La politique d’endiguement de l’impérialisme
Certains expliquent la guerre commerciale de Trump comme une réaction tardive des États-Unis, qui n’auraient pas vu venir le développement de la Chine et la place croissante que celle-ci occupe dans l’économie mondiale. Rien n’est moins vrai. La politique d’endiguement de la Chine ne date pas de Trump. Et l’endiguement, même façon Trump, ne signifie pas une opposition à un tel développement, mais un développement que l’impérialisme a cherché à contrôler, à canaliser, parce qu’il en tire de substantiels profits et veut garder la main. La Chine n’est pas un pays sous-développé comme les autres. Du fait de son État centralisé hérité de la révolution nationaliste de 1949, l’impérialisme doit composer, se plier à certaines de ses exigences. Dans le secteur automobile, des années 1990 jusqu’à aujourd’hui[5], les entreprises occidentales voulant vendre en Chine doivent réaliser des joint-ventures avec des entreprises chinoises, quitte à leur concéder une partie de leur savoir-faire et de la plus-value produite, et à faire ainsi émerger de nouveaux concurrents, dont certains sont aujourd’hui en mesure de prendre le pas sur les entreprises occidentales. On observe avec un décalage dans le temps le même schéma de développement dans la construction aéronautique.

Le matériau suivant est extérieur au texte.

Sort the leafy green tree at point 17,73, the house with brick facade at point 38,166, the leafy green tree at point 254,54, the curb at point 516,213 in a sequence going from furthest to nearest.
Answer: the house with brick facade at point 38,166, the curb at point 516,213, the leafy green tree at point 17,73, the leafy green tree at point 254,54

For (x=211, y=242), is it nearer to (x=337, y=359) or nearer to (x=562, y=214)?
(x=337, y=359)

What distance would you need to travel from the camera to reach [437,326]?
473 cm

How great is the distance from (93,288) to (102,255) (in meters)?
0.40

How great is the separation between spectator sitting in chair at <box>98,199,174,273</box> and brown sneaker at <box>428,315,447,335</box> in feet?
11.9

Globalement, le développement de la Chine a surtout signifié pour la bourgeoisie mondiale de nouveaux marchés, de nouvelles sources de profits, une classe ouvrière jeune et mal payée à exploiter. Dans les années 1990, la politique des États-Unis a ainsi consisté à intégrer la Chine aux institutions internationales, à la faire entrer dans la norme américaine pour mieux la canaliser. C’était l’objectif des années de négociations qui amenèrent la Chine à entrer dans l’Organisation mondiale du commerce (OMC) en 2001. L’équipe Bush a pour sa part théorisé l’« endigagement », une stratégie double faite de rapprochement, d’engagement, et d’endiguement. Obama la reprendra à son compte sous le nom de « stratégie du pivot vers l’Asie ». Elle reconnaissait la Chine comme un État relativement puissant, tout en renforçant le poids des États-Unis dans la région au travers des partenariats avec leurs alliés traditionnels : Japon, Vietnam, Inde… Là non plus, il ne s’agissait pas d’empêcher le développement de la Chine, mais de le cadrer autant que possible. Illustration de cette politique, le partenariat transpacifique (TPP) devait regrouper dans une même zone de libre-échange les États-Unis, le Japon, le Vietnam, le Canada, le Chili... à l’exclusion de la Chine. Cet accord existe toujours aujourd’hui, mais sans les États-Unis depuis Trump. Autre aspect de l’endiguement, le renforcement militaire du Japon, à l’œuvre depuis une dizaine d’années sous les auspices américains. Le développement de la Chine et la cohésion de son État en font maintenant un concurrent sérieux, dont les prétentions régionales se sont manifestées lors de la construction de bases militaires en mer de Chine méridionale. Coopération commerciale et intégration économique d’un côté, volonté de montrer sa toute-puissance de l’autre, sur le terrain militaire comme sur le terrain de la guerre commerciale : l’endiguement impérialiste de la Chine, en réalité le chemin par lequel la Chine a réintégré pleinement le monde capitaliste, est une combinaison variable de ces deux politiques.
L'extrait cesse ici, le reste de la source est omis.